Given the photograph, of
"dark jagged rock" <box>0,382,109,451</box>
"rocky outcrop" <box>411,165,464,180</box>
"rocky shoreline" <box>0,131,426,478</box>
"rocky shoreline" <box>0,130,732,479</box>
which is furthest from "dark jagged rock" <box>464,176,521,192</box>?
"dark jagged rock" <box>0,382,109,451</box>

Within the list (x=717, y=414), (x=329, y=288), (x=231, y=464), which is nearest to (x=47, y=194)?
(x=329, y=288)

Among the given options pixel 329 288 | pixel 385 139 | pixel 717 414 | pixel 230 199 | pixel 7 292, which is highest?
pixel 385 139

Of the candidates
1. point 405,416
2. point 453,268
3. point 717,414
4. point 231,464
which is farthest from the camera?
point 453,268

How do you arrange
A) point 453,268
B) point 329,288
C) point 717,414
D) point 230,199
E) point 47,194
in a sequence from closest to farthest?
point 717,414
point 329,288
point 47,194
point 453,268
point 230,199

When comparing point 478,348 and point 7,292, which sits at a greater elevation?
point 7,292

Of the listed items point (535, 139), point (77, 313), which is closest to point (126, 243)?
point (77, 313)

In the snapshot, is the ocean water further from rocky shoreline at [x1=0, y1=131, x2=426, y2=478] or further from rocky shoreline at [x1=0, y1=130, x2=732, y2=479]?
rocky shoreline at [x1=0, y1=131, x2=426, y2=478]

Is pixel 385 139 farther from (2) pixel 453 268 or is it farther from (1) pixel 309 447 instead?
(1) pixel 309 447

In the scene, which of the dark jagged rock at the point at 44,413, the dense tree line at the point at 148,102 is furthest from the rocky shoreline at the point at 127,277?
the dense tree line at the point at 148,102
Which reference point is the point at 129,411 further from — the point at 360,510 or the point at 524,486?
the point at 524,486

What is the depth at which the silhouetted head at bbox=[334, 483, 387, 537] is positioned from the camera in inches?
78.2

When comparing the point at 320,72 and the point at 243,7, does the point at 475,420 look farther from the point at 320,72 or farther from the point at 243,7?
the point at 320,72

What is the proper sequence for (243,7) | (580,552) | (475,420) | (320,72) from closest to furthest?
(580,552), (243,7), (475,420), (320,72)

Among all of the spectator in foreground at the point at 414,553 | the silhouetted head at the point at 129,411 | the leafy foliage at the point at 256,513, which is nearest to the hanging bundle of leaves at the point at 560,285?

» TASK TO CARRY OUT: Set down, exactly and in full, the lines from the one containing "How do you arrange" through the end of the entries; no other line belongs.

» IN RESPONSE:
How do you arrange
A) point 453,268
B) point 329,288
C) point 717,414
D) point 230,199
E) point 47,194
in a sequence from closest to farthest?
point 717,414
point 329,288
point 47,194
point 453,268
point 230,199

When comparing point 478,348 and point 7,292, which sits at a greater elevation?
point 7,292

Of the listed items point (535, 139), point (77, 313), which is closest to point (126, 243)?
point (77, 313)

In the snapshot, is the ocean water further from rocky shoreline at [x1=0, y1=131, x2=426, y2=478] or further from rocky shoreline at [x1=0, y1=130, x2=732, y2=479]?
rocky shoreline at [x1=0, y1=131, x2=426, y2=478]

Is pixel 385 139 farther from (2) pixel 453 268 or is it farther from (1) pixel 309 447 instead?
(1) pixel 309 447

In the scene, which of the dark jagged rock at the point at 44,413, the dense tree line at the point at 148,102 is furthest from the rocky shoreline at the point at 127,277?
the dense tree line at the point at 148,102
Which reference point is the point at 129,411 further from — the point at 360,510 or the point at 524,486?
the point at 524,486

What is the depth at which the silhouetted head at bbox=[334, 483, 387, 537] is positioned from the camera in inches?
78.2

When comparing the point at 320,72 and the point at 243,7, does the point at 475,420 look farther from the point at 320,72 or farther from the point at 243,7?
the point at 320,72

What is the proper sequence for (243,7) | (580,552) | (475,420) | (320,72) from closest to furthest?
(580,552), (243,7), (475,420), (320,72)

Among all of the spectator in foreground at the point at 414,553 | the silhouetted head at the point at 129,411 | the leafy foliage at the point at 256,513, which is nearest to the hanging bundle of leaves at the point at 560,285?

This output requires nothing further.